Foi então que, ao publicar um vídeo intitulado “Como fazer um bebê alemão”, Jenifer se viu em meio a uma grande polêmica. Críticas e elogios se misturaram ao vídeo, que até o momento tem 2,6 milhões de visualizações. O vídeo é uma alegoria culinária, na qual Jenifer apresenta a receita de como fazer um bebê com características que são estereótipos dos descendentes de alemães no Brasil. Ele não traz nenhuma declaração explícita que justificasse tanta polêmica, mas é provável que o trecho visto como problemático tenha sido a frase em que ela afirma que o bebê tinha “uma pele tão branca que causaria inveja a uma lagartixa”. É possível elucubrar que o problema estivesse na associação de pele branca com inveja, transmitindo a percepção de que ser branco é motivo de inveja. Jenifer recebeu elogios, críticas pontuais e também ataques odiosos e criminosos. A situação piorou com o seu vídeo-resposta.
A polêmica do vídeo-resposta e as acusações de racismo
No dia seguinte, Jenifer resolveu produzir um vídeo-resposta, se defendendo das acusações e violências que havia sofrido. É aqui que a polêmica escalou, ao transformar o problema em uma pauta política/ideológica e fazer declarações bastante controversas. E esta palavra sintetiza o que é o vídeo. O dicionário nos esclarece:
Opinião controversa: que gera muita discordância ou debate; toca em temas sensíveis (política, religião, sexualidade, raça, etc.); são provocativas, polêmicas ou chocantes para parte do público; dividem opiniões — algumas pessoas concordam fortemente, outras rejeitam com intensidade.
Jenifer já começa o vídeo dizendo: “Mirei na fofura e acertei na militância”.
Ela questiona os motivos das agressões, sem distinguir, intencionalmente ou não, opiniões críticas de palavras violentas. Afirma que é um ataque coordenado por militância ideológica de esquerda. Jenifer polemiza ainda mais com afirmações como:
- “Olha, olha como eu gosto da minha cultura, olha como é lindo o meu bebê branco de olho azul.”

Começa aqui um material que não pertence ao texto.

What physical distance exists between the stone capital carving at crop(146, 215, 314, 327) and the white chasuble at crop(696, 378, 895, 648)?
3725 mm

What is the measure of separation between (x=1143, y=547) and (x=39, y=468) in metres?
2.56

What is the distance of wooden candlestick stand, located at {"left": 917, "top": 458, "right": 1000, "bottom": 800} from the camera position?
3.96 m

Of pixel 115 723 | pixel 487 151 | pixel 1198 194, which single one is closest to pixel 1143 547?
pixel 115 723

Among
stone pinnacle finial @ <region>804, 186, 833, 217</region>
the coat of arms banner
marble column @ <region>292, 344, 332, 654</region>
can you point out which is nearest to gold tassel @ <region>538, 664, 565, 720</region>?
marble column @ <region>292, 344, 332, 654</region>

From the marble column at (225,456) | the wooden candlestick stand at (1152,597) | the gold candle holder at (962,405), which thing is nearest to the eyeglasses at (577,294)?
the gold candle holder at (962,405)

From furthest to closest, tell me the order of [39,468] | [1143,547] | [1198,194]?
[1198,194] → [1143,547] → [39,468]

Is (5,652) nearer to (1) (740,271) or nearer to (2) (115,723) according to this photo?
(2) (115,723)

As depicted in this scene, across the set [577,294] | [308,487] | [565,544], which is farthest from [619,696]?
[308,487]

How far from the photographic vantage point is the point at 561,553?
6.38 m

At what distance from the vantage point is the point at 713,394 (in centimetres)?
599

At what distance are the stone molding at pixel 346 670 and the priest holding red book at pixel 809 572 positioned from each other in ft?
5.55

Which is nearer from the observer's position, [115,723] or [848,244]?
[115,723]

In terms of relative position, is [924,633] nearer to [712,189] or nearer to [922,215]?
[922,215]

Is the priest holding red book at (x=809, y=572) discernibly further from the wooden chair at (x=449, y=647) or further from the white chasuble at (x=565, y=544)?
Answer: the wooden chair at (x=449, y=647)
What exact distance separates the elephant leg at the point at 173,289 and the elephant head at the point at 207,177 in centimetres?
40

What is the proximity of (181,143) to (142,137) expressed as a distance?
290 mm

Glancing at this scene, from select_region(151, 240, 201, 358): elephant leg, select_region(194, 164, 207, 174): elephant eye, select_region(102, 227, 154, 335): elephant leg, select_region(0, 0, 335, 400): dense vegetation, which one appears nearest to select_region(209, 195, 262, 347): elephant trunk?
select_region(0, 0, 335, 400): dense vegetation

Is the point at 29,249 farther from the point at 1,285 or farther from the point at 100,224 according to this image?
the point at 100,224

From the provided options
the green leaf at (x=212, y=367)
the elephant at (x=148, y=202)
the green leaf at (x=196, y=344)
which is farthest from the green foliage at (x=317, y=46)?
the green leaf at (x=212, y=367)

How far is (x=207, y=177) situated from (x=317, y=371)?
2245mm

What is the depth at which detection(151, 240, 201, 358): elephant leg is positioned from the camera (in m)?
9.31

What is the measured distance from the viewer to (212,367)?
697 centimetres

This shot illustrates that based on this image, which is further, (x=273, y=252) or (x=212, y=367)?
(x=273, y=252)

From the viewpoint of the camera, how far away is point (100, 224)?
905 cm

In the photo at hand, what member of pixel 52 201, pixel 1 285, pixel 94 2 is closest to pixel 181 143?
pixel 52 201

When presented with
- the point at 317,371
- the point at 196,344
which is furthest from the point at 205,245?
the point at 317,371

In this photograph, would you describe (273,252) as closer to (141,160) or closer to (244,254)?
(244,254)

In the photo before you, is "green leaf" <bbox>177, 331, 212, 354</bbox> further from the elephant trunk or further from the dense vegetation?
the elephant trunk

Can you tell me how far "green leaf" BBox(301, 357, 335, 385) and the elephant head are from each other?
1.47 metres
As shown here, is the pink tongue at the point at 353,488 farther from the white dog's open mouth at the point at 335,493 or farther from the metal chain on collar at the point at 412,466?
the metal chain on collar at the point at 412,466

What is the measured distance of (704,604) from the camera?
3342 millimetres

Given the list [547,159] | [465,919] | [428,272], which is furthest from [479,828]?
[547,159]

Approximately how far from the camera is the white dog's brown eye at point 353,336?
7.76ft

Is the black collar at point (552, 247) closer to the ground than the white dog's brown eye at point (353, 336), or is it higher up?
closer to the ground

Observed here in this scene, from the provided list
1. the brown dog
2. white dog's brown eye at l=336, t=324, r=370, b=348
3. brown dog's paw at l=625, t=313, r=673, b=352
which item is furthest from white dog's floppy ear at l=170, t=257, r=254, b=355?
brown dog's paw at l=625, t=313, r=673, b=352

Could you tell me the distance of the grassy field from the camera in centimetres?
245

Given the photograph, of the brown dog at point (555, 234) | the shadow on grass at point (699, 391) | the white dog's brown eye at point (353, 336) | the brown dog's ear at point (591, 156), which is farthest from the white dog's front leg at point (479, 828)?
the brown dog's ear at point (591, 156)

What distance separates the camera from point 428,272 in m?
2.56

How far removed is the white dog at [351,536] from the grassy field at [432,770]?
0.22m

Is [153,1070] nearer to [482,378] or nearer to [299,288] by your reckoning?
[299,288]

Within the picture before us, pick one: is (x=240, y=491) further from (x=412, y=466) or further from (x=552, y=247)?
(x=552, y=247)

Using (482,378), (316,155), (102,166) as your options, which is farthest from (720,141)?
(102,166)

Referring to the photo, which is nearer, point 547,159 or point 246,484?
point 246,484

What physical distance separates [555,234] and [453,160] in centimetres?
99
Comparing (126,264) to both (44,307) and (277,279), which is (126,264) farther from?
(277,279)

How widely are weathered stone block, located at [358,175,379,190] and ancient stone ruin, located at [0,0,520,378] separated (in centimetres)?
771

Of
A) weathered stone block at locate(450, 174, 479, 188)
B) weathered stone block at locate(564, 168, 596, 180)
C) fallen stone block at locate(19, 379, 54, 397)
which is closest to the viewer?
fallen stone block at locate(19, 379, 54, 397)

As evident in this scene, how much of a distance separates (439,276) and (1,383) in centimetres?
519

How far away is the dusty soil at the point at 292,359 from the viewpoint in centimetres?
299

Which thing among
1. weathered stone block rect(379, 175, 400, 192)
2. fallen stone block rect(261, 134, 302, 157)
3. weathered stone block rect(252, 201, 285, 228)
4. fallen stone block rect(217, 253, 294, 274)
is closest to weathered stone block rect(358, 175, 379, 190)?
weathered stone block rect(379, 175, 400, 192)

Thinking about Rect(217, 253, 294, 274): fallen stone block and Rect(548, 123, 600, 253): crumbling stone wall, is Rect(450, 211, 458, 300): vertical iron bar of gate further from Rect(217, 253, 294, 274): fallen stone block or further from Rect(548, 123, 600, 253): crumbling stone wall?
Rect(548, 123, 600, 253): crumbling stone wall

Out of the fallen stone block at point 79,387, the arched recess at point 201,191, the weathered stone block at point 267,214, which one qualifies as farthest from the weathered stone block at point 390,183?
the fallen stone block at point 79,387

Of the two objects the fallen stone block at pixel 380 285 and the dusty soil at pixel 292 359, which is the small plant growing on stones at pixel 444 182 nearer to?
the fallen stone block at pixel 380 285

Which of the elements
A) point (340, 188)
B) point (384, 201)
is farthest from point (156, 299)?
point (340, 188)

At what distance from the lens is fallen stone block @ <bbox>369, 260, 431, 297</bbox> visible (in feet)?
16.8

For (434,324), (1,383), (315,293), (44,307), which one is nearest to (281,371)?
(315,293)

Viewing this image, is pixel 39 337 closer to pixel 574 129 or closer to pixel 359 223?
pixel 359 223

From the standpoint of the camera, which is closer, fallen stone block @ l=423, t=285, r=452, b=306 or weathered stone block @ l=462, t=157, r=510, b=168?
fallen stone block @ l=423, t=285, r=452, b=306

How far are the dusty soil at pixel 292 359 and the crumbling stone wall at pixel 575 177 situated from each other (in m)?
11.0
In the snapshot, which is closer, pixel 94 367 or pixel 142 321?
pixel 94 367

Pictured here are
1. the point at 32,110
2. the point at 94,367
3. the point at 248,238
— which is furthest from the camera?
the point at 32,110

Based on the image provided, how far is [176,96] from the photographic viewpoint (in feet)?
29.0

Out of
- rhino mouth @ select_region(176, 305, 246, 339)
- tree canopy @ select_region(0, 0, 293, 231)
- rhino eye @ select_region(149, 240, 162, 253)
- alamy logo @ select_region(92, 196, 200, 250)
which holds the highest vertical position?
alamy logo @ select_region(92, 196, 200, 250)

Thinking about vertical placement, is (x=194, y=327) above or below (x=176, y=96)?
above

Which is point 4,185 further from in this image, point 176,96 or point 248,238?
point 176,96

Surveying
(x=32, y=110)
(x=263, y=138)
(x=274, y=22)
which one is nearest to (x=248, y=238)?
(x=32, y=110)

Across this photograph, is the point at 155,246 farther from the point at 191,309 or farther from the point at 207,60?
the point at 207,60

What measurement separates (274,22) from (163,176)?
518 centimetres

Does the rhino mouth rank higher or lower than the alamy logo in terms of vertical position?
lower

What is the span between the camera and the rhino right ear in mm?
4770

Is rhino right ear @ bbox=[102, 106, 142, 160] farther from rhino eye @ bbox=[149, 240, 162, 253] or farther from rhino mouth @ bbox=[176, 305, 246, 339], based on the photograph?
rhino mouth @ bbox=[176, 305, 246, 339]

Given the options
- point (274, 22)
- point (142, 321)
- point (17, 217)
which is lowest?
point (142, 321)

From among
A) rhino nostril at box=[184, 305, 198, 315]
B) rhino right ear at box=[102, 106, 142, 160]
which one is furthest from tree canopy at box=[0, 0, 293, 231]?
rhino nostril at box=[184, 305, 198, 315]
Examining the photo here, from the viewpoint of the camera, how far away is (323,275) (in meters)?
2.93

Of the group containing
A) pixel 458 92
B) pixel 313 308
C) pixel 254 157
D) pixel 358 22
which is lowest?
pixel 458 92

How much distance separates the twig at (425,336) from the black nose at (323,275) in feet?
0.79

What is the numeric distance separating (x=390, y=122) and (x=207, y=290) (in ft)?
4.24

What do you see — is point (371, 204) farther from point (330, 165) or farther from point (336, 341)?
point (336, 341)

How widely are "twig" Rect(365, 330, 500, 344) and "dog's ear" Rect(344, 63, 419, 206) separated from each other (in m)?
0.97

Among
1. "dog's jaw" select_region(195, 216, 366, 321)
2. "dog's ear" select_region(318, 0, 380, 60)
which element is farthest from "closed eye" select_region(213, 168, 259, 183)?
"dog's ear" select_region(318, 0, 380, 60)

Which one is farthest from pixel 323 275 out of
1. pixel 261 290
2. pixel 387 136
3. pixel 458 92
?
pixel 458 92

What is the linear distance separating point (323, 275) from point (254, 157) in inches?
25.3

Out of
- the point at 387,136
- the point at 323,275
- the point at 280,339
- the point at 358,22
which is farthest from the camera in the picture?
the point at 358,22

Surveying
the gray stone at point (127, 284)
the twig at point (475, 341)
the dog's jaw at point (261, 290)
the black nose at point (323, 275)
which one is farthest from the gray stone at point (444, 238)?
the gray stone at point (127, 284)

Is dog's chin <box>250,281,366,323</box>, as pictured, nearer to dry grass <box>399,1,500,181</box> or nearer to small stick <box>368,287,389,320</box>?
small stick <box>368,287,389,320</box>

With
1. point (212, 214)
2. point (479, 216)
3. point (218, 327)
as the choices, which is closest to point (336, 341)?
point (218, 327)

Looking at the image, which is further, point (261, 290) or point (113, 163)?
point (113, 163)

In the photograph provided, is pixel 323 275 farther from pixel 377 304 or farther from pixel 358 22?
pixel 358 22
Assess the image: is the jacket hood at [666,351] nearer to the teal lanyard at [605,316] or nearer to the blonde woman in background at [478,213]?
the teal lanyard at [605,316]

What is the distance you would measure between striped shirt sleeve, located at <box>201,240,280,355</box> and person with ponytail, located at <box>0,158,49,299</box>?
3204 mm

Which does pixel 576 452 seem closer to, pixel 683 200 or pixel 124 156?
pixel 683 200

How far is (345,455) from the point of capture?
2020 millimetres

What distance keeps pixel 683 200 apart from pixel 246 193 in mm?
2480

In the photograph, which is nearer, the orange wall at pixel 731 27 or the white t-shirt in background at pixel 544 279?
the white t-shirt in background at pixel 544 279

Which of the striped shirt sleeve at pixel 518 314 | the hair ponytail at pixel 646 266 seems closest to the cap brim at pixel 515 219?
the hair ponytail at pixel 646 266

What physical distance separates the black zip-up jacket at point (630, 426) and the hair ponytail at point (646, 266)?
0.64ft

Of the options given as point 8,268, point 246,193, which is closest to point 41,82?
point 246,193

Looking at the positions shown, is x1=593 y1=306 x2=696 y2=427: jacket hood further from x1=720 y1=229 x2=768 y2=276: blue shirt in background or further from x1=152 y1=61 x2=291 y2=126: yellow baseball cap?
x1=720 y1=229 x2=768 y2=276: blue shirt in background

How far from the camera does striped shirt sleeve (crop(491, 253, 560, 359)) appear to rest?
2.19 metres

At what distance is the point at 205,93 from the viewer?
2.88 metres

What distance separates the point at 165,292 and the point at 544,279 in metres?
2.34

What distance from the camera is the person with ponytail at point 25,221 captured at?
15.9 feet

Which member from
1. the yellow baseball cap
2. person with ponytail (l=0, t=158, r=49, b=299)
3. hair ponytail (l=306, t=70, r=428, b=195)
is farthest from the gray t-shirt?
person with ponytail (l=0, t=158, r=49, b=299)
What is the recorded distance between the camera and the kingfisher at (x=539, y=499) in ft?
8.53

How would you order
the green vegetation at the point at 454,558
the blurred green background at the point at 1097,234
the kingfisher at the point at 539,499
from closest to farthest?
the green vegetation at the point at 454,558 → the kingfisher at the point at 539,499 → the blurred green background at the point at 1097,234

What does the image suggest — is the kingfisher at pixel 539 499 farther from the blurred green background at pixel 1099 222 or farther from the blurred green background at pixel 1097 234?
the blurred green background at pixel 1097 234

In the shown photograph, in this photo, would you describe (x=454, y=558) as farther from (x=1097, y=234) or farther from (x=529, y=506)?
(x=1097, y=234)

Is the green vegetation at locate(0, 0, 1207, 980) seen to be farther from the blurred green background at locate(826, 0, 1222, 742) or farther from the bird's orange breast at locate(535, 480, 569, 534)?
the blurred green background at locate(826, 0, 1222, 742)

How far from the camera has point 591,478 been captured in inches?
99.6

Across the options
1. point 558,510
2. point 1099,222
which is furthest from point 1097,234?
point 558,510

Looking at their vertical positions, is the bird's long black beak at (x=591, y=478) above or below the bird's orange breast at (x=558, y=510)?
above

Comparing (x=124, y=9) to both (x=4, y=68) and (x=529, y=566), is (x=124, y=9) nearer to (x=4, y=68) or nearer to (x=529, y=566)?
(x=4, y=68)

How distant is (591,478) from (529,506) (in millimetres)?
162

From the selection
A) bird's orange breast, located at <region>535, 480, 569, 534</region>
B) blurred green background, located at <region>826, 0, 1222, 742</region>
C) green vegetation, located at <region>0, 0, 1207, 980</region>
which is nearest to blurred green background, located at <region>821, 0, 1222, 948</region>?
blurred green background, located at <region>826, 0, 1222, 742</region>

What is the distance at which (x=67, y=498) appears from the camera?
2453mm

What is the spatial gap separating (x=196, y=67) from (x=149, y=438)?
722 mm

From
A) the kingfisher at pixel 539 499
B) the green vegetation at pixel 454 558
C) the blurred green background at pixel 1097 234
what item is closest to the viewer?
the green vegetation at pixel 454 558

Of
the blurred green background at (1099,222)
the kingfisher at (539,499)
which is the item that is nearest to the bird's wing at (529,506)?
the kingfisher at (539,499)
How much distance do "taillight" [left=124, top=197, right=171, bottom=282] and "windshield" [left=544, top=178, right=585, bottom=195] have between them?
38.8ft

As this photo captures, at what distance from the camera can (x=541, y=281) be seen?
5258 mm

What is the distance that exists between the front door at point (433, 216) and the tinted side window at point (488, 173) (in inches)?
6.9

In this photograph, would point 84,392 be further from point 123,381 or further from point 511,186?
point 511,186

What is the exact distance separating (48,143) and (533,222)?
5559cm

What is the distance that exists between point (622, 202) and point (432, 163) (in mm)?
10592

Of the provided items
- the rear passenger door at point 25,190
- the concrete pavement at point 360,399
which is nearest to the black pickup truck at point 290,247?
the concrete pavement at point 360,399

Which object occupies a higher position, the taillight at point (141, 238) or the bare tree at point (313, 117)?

- “Por que eu não posso ter orgulho da minha cor? A minha cor da pele é a cor da pele do meu pai. Esse pai que trabalhou tanto (…)”
- “Por que as pessoas devem e têm orgulho de sua pele negra, de sua pele mulata, da sua história, do Nordeste do Brasil, mas quando aqui no Sul a gente levanta a mãozinha e fala: ‘Olha, eu tenho orgulho da minha descendência europeia, tenho orgulho dos meus olhos claros, tenho orgulho do meu povo’, aí a gente é racista?”
- “Por que só é cultura quando não é uma cultura branca? Por que uma cultura europeia é racista?”
- “Nós somos brasileiros brancos de olhos azuis que carregam na pele a cor dos nossos antepassados, que lutaram e trabalharam muito pra construir essa região, o Vale Europeu, que é uma das regiões mais prósperas e com o maior IDH do Brasil.”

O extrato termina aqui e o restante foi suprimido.